## [Extracto de la fuente]
▬▬▬

# Mi primer aporte: Santa Rosa de Quives



## Libidito (Aug 5, 2005)

Quives...bonito fui una vez hace time, pero esta igualito......esta muy bonito....y el cuy esta deliciosooo


----------



## Ekeko (Dec 13, 2006)

Gracias por las fotos, no conocia Quives y pense que el santuario seria mas grande. El valle esta simpatico, aunque esas fotos del cuy... hno:


----------



## NAVEGADORPERU (Apr 17, 2007)

Felicidades Canelita buen trabajo.


----------



## |pRup| (Aug 5, 2007)

Buen thread...me acuerdo de haber ido a Quives en una excursion con el cole hace tiempo....En terminos generales no me gusto mucho...es que estaba un poco descuidado todo (Por ejemplo, el pozo lleno de basura) pero bueno, espero que todo eso haya mejorado o que mejore pronto. Saludos!!!

p.d: eso del cuy....o sea, es rico, pero eso de que lo sirvan incluso con las patas ahi sobresaliendo del plato...no pueden hacer filetes o algo?


----------



## JT 69 (Apr 11, 2005)

No conocía el lugar, se ve bastante rústico y relajante.. gracias por las fotos y felicidades por este tu primer thread.


----------



## Canelita (Jul 15, 2007)

*Sí, a nosotros también nos chocó...*

...pero fue excusa para tomarle una foto. Es que el lugar al que fuimos era un lugar pequeño, todo casi como hecho en casa, incluso los cuyes los crían ellos mismos. Uno de mis familiares vio al cuy siendo escogido para ser preparado. Perdónenme por los detalles, pero al final uno se los come igual. 
Estamos acostumbrados--bueno, creo que casi todos--a ver un lechón entero recién horneado, o los patos asados colgando en el barrio chino, por ejemplo; pero al ver a otro animal así, nos da un poco de espanto.



PeR.uP said:


> Buen thread...me acuerdo de haber ido a Quives en una excursion con el cole hace tiempo....En terminos generales no me gusto mucho...es que estaba un poco descuidado todo (Por ejemplo, el pozo lleno de basura) pero bueno, espero que todo eso haya mejorado o que mejore pronto. Saludos!!!
> 
> p.d: eso del cuy....o sea, es rico, pero eso de que lo sirvan incluso con las patas ahi sobresaliendo del plato...no pueden hacer filetes o algo?


----------



## Canelita (Jul 15, 2007)

*Gracias de nuevo por sus comentarios*

Espero que se den un tiempito para visitar lugares como éste, las personas que trabajan en los alrededores les agradecerán la visita. Y sí, es un lugar lindo para escaparse del 'mundanal ruido'...ya los veía relajándose mucho con las tomas...¡hasta que vieron al pobre cuy! Bueno, fue para que no se me duerman.

▬▬▬

## [Información proporcionada]

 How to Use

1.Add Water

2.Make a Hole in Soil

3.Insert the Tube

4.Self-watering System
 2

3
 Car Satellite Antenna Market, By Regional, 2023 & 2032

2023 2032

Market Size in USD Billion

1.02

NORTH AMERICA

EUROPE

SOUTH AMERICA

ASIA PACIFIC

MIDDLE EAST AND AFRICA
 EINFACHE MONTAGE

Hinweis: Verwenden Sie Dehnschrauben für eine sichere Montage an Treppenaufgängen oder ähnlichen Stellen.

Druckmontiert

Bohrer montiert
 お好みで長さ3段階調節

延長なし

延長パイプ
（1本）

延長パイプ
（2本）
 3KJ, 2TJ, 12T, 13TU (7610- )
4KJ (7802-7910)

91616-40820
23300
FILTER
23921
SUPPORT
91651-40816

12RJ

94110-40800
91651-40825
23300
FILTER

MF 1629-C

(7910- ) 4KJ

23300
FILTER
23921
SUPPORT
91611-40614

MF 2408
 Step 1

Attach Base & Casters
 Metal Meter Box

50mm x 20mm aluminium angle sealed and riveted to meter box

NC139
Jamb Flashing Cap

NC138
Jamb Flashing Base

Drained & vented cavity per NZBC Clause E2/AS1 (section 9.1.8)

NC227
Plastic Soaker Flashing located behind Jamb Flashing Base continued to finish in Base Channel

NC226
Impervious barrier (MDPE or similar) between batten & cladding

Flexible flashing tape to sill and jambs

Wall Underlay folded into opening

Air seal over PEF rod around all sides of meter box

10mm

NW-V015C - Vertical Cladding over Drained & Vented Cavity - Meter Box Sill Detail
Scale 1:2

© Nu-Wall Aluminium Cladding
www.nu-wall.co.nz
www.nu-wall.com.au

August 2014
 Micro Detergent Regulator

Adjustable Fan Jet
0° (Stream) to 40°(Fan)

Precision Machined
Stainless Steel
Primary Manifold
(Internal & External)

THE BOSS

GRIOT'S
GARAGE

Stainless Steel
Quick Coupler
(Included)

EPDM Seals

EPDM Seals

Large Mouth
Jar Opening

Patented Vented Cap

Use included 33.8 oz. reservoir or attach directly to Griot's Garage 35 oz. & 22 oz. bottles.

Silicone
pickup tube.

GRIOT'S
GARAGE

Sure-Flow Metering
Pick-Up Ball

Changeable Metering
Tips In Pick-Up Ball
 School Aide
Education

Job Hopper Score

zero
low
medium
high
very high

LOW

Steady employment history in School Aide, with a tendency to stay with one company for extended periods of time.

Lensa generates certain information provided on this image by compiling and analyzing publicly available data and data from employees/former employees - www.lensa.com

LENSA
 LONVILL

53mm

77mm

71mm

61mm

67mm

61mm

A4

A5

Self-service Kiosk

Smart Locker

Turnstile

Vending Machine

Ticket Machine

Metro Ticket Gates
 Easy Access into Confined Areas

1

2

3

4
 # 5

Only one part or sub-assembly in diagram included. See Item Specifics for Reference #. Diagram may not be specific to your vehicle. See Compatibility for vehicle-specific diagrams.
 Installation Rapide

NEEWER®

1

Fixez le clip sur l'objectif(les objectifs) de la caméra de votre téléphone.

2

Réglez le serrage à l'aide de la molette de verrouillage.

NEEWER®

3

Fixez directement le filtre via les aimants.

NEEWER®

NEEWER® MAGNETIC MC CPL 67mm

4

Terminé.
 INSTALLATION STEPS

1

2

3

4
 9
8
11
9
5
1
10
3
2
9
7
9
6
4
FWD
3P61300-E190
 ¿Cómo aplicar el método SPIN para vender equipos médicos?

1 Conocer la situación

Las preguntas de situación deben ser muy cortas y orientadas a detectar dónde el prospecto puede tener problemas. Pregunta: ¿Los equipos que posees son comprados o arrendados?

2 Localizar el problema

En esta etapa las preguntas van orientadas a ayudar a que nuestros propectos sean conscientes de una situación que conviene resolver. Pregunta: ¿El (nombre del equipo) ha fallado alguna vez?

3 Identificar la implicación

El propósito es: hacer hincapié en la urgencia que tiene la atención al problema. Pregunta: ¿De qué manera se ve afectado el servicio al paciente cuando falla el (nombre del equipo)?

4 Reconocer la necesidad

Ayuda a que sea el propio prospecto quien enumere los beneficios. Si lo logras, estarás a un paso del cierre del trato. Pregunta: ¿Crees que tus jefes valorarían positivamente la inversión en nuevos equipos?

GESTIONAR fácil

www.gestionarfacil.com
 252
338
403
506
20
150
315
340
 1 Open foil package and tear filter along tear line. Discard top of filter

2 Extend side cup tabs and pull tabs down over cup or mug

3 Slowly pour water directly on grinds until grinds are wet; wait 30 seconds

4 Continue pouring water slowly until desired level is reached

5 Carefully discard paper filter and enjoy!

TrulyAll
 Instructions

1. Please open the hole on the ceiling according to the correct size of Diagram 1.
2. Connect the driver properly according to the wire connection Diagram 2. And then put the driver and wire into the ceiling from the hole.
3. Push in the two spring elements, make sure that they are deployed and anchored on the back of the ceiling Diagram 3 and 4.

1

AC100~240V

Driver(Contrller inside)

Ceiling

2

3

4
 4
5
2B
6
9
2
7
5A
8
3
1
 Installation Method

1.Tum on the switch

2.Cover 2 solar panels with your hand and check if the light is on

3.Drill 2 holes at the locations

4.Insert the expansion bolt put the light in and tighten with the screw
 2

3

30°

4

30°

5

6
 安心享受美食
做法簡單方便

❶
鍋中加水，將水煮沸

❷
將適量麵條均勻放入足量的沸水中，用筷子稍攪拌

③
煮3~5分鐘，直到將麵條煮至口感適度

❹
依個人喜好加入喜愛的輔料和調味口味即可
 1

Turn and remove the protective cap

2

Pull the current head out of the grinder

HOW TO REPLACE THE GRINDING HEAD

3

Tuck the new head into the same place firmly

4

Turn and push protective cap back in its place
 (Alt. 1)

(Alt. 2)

▬▬▬

## [Sobre este ejercicio]
Continúe el hilo del foro sobre Santa Rosa de Quives a partir de su último mensaje. El material procede de una fuente distinta.

## [Resultado del ejercicio]
----------



## NAVEGADORPERU (Apr 17, 2007)

Que rico el Cuy...


----------



## naoj (Jan 29, 2007)

Se ve un sitio tranquilo, para pasar unos dias sin ruido esta bien, y la basura del pozo es una pena la verdad, y ese cuy pinta bien :lol: 
salu2


----------



## PERUVIANMETALMUSIC (Aug 24, 2007)

Abajo de esa Santa Rosa de Quives hay un hotel con piscina, restaurante, y otras cosas para diversion, tambien se puede hacer camping. MI TIA ES DUENA DE ESE LUGAR., pero ella no tiene nada que ver con Santa Rosa por que ella no es Cristiana. Pero el local ese se llama Santa Rosa tambien.


----------



## Canelita (Jul 15, 2007)

*A ver si nos hace un descuento *

Estoy segura que lo vi, de hecho había varios lugares para hospedarse, o simplemente pasar el día, un par de ellos tenía piscina, recuerdo. Lo de Santa Rosa trasciende el aspecto religioso, ya se ha hecho parte del ícono simbólico-patrio y cultural, por eso está hasta plasmada en la moneda nacional... ¡Saludos!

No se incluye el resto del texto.